[Recorded data]
- Opening Delimiter -

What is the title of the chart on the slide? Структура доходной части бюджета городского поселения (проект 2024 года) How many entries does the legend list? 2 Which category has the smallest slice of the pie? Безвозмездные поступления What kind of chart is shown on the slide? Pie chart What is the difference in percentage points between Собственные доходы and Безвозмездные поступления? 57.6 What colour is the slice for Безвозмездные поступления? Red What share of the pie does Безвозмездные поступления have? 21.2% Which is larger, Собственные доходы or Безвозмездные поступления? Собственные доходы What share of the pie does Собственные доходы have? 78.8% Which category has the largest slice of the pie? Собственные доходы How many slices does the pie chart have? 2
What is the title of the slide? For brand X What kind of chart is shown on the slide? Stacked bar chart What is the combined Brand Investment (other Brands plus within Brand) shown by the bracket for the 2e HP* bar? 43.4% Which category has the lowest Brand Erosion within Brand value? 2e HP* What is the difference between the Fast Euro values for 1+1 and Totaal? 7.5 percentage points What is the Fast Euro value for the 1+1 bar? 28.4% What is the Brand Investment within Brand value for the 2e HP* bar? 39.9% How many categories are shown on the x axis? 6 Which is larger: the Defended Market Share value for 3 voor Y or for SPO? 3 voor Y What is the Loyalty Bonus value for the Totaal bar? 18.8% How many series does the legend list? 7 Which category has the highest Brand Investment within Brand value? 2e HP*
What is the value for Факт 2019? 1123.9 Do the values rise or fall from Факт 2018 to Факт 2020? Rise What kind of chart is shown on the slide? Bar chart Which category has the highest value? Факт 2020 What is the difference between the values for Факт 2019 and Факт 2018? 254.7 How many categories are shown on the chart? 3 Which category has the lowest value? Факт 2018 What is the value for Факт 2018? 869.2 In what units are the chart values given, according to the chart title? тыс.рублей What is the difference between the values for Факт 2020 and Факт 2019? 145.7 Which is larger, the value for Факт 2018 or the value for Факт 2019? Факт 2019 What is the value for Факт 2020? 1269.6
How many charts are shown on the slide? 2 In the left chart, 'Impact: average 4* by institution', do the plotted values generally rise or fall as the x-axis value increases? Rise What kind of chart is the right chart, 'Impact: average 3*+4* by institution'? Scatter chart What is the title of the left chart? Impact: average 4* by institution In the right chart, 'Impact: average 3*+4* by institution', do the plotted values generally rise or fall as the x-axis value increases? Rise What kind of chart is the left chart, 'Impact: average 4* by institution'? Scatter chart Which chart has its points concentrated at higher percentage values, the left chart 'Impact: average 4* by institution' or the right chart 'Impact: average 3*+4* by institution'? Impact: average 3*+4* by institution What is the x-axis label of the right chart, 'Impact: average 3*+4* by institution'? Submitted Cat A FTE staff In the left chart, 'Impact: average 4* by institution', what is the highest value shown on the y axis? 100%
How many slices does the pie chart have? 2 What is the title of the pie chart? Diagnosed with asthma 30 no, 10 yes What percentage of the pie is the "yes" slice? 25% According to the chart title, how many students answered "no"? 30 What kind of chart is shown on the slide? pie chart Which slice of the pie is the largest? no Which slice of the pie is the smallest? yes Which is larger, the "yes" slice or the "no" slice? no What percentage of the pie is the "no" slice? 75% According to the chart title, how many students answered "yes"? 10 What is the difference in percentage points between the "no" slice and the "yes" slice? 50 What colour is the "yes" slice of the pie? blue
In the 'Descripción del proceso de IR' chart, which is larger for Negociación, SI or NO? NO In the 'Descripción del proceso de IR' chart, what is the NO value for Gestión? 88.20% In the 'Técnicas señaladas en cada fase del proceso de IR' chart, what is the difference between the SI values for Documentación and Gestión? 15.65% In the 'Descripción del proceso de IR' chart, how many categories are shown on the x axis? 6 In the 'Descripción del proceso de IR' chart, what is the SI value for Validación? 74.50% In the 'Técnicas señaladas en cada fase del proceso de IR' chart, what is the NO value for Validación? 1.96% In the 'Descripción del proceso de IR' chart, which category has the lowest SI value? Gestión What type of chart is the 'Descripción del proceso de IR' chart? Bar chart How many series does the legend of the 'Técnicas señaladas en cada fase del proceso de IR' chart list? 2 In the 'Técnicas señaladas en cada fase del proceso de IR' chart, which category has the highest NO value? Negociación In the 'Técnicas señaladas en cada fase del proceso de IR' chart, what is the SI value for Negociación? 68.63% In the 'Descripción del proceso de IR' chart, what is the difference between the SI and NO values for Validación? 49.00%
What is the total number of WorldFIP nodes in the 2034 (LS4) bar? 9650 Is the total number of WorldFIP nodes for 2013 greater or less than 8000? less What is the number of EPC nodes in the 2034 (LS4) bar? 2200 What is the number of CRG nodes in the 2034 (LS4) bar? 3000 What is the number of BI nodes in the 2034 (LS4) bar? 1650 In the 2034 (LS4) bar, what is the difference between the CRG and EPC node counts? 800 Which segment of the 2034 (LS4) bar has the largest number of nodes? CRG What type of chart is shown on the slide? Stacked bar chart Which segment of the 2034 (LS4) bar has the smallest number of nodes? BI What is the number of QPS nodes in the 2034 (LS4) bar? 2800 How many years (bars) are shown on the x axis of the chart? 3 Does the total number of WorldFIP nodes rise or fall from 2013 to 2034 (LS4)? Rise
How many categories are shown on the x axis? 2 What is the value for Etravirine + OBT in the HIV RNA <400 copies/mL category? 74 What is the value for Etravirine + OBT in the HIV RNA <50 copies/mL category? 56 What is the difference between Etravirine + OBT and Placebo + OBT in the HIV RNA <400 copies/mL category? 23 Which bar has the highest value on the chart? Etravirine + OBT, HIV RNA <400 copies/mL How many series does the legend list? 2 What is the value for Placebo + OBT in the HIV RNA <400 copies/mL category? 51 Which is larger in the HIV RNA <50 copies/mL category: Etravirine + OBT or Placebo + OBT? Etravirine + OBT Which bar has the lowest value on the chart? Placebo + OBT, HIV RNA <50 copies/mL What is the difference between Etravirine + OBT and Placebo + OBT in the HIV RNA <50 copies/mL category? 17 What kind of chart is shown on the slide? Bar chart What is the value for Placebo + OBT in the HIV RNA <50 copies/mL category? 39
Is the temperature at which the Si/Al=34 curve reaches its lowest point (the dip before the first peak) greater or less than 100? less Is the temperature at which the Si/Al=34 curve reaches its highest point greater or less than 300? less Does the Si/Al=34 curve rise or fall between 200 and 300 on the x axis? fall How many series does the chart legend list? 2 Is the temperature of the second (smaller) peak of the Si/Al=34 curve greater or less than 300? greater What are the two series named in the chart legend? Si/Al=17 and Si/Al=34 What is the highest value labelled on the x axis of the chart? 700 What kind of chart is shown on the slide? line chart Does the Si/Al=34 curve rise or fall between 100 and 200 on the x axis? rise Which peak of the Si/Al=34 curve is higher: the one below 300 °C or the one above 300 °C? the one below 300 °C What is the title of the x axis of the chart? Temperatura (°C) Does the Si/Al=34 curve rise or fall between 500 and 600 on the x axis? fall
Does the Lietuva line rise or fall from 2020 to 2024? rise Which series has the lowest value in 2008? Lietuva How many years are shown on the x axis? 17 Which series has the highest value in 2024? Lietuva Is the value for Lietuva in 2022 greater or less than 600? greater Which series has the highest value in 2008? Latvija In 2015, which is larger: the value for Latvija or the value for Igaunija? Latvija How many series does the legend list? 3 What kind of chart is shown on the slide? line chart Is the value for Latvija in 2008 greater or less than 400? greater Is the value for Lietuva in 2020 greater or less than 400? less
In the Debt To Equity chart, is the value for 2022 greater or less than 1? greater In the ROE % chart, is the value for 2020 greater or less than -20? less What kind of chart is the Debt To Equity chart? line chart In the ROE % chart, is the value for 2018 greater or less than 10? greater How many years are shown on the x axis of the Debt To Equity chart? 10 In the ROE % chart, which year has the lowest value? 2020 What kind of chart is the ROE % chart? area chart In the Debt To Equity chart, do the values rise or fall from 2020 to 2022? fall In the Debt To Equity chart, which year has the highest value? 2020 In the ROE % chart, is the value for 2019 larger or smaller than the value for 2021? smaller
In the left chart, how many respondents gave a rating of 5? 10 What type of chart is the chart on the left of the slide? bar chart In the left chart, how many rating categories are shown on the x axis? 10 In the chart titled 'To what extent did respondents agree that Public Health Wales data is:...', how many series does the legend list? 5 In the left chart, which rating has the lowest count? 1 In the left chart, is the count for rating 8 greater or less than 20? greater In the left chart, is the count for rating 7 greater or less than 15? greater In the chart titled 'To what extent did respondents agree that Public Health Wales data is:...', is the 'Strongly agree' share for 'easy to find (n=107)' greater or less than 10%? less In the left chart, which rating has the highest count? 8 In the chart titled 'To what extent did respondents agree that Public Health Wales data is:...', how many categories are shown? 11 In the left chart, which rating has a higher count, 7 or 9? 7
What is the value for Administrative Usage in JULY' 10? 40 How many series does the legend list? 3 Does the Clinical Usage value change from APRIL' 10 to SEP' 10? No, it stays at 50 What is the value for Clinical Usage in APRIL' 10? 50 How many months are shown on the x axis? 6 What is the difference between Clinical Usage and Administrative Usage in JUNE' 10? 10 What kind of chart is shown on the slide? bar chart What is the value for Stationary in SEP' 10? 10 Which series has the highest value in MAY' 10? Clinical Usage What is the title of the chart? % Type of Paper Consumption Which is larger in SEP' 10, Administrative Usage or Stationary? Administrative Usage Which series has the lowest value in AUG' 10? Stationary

- Closing Delimiter -

# Goal of the exercise:
Turn the records from the start through the line containing "What is the title of the slide?", inclusive, into a Markdown table with the columns Row and Line, giving each line its row number and skipping blank lines.

# Your response:
| Row | Line |
|---|---|
| 1 | What is the title of the chart on the slide? Структура доходной части бюджета городского поселения (проект 2024 года) How many entries does the legend list? 2 Which category has the smallest slice of the pie? Безвозмездные поступления What kind of chart is shown on the slide? Pie chart What is the difference in percentage points between Собственные доходы and Безвозмездные поступления? 57.6 What colour is the slice for Безвозмездные поступления? Red What share of the pie does Безвозмездные поступления have? 21.2% Which is larger, Собственные доходы or Безвозмездные поступления? Собственные доходы What share of the pie does Собственные доходы have? 78.8% Which category has the largest slice of the pie? Собственные доходы How many slices does the pie chart have? 2 |
| 2 | What is the title of the slide? For brand X What kind of chart is shown on the slide? Stacked bar chart What is the combined Brand Investment (other Brands plus within Brand) shown by the bracket for the 2e HP* bar? 43.4% Which category has the lowest Brand Erosion within Brand value? 2e HP* What is the difference between the Fast Euro values for 1+1 and Totaal? 7.5 percentage points What is the Fast Euro value for the 1+1 bar? 28.4% What is the Brand Investment within Brand value for the 2e HP* bar? 39.9% How many categories are shown on the x axis? 6 Which is larger: the Defended Market Share value for 3 voor Y or for SPO? 3 voor Y What is the Loyalty Bonus value for the Totaal bar? 18.8% How many series does the legend list? 7 Which category has the highest Brand Investment within Brand value? 2e HP* |